Now we simplify. Notice that $$x^{\frac23}=x^{-\frac13}\,x,$$ so we can factor out the common $$x^{-\frac13}$$ term:

$$ \begin{aligned} f'(x) & = x^{-\frac13}\!\left[\,3x + \frac23\,(3x-7)\right]. \end{aligned} $$

We next combine the terms inside the brackets.
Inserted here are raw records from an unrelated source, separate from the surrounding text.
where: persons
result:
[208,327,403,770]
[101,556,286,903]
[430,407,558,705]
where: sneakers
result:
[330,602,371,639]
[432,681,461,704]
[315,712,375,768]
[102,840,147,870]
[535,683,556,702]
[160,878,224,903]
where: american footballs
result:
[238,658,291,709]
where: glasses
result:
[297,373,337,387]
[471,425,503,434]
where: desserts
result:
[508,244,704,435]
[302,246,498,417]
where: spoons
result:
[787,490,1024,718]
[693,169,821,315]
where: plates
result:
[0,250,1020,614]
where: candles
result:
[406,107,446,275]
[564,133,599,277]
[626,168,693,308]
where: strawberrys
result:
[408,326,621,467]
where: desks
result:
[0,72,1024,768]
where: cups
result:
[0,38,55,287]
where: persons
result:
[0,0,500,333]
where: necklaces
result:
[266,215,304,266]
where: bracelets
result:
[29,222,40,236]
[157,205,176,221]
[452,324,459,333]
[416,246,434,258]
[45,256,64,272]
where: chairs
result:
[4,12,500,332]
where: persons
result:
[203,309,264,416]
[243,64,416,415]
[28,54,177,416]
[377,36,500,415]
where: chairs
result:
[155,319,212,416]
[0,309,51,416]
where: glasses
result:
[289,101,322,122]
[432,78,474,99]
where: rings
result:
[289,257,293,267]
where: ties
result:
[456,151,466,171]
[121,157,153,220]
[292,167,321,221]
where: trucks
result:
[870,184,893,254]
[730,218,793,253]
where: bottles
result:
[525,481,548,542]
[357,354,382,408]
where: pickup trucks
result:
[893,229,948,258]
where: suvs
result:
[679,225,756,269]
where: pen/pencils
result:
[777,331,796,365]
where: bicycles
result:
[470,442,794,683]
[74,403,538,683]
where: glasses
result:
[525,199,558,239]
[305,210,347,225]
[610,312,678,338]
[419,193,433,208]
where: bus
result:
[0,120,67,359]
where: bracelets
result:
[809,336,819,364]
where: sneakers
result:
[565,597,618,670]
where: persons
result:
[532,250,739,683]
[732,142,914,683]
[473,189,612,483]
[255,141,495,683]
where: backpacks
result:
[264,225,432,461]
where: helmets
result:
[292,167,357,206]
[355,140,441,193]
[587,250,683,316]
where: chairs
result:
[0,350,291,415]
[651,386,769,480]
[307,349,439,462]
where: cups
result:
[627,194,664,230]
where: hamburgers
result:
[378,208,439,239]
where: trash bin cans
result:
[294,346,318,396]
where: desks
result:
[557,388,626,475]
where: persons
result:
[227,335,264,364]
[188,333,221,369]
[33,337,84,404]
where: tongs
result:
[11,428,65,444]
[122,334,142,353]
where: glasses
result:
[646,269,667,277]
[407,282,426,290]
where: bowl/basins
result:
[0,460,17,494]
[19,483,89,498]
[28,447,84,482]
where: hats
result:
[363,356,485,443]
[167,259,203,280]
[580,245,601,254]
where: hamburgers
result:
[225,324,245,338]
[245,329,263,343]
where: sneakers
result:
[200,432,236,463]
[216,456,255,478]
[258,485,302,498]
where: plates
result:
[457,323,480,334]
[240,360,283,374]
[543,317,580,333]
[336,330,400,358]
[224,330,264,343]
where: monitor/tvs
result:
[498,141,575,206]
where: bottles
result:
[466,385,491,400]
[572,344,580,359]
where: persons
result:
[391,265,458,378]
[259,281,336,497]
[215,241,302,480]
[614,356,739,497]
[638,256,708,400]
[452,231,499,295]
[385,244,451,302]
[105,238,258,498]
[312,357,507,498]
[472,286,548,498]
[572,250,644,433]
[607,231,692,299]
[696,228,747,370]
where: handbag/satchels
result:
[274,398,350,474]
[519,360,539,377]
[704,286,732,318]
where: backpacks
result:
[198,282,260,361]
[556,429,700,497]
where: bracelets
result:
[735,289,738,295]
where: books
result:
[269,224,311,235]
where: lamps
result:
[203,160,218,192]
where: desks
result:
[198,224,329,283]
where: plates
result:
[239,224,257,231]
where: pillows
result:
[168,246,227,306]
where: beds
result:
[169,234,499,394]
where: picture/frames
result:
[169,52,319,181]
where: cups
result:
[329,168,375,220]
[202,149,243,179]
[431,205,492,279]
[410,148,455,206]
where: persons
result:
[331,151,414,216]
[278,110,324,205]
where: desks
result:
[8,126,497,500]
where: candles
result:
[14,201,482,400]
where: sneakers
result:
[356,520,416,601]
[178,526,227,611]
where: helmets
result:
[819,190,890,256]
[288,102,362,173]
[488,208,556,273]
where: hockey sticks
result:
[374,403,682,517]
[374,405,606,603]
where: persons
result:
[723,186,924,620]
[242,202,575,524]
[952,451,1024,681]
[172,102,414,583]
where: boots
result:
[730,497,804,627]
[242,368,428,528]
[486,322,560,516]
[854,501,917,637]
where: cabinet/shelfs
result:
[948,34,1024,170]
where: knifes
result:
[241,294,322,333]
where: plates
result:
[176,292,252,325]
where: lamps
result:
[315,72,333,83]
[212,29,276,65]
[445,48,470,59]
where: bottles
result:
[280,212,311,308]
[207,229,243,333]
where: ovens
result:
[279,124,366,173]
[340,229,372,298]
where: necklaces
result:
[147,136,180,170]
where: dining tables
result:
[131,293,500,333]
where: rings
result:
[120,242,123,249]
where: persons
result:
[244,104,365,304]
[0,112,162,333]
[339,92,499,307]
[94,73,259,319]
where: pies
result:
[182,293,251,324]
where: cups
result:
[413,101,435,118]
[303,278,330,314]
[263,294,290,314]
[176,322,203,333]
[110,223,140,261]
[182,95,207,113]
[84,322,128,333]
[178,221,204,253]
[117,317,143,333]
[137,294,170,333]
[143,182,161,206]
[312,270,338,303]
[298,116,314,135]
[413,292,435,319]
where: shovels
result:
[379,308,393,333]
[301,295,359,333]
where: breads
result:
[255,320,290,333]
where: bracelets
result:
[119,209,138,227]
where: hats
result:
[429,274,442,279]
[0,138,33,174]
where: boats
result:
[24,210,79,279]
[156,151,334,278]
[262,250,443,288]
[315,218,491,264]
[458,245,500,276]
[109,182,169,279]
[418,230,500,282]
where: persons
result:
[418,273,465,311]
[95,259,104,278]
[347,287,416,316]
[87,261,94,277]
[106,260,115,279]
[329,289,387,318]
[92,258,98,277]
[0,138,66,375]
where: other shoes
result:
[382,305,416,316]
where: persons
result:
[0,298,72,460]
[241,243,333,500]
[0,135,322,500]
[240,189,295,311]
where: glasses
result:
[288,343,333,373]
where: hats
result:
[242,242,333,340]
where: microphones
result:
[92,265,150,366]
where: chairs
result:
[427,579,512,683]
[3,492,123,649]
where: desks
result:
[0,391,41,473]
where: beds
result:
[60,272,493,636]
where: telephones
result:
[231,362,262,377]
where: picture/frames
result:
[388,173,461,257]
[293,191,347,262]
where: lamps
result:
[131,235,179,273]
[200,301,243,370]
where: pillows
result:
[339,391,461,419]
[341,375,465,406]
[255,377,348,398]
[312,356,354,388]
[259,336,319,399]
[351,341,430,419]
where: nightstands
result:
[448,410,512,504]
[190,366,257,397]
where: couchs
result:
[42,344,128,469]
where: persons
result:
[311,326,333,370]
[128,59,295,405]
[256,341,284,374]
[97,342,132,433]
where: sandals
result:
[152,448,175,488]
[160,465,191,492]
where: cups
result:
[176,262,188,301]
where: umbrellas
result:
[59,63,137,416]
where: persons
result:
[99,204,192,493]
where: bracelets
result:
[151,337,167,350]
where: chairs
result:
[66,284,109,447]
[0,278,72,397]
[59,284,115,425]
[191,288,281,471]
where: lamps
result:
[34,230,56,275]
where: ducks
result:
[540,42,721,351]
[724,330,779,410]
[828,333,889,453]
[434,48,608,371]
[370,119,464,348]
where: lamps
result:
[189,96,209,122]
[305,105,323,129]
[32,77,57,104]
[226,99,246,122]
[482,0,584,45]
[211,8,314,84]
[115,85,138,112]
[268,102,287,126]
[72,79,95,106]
First write everything with a common denominator 3:

$$3x = \frac{9x}{3},\qquad \frac23\,(3x-7)=\frac{2(3x-7)}{3}.$$

Hence,

$$ \begin{aligned} 3x + \frac23(3x-7) &= \frac{9x}{3}+\frac{2(3x-7)}{3}\\[2pt] &= \frac{9x+6x-14}{3}\\[2pt] &= \frac{15x-14}{3}. \end{aligned} $$

Therefore, the derivative becomes

$$ f'(x)=x^{-\frac13}\,\frac{15x-14}{3}. $$

The constant denominator 3 is positive, so the sign of $$f'(x)$$ depends only on the two factors

$$x^{-\frac13}\quad\text{and}\quad(15x-14).$$

Recall that $$x^{-\frac13}=1/x^{\frac13}.$$ The real cube root preserves the sign of $$x,$$ so

• For $$x>0,$$ we have $$x^{-\frac13}>0.$$
• For $$x<0,$$ we have $$x^{-\frac13}<0.$$

The other factor, $$15x-14,$$ changes sign at $$x=\frac{14}{15}.$$ Its sign is

• Positive if $$x>\frac{14}{15},$$
• Negative if $$x<\frac{14}{15}.$$

We consider the two regions of $$x$$ separately.

1. Region $$x>0$$. Here $$x^{-\frac13}>0.$$ So $$f'(x)>0$$ when the second factor is positive, i.e.

$$15x-14>0\quad\Longrightarrow\quad x>\frac{14}{15}.$$

Hence, on the positive side the function is increasing for $$x\in\left(\frac{14}{15},\infty\right).$$

2. Region $$x<0$$. Here $$x^{-\frac13}<0.$$ For the product to be positive we now need $$15x-14<0,$$ which is automatically true for every negative $$x.$$ Thus,

$$f'(x)>0\quad\text{for all }x\in(-\infty,0).$$

The derivative is undefined at $$x=0,$$ but that single point does not affect intervals of monotonicity. Collecting the two increasing portions, we conclude that

$$f(x)\text{ is increasing on }(-\infty,0)\cup\left(\frac{14}{15},\infty\right).$$

This set of intervals matches Option A.

Hence, the correct answer is Option A.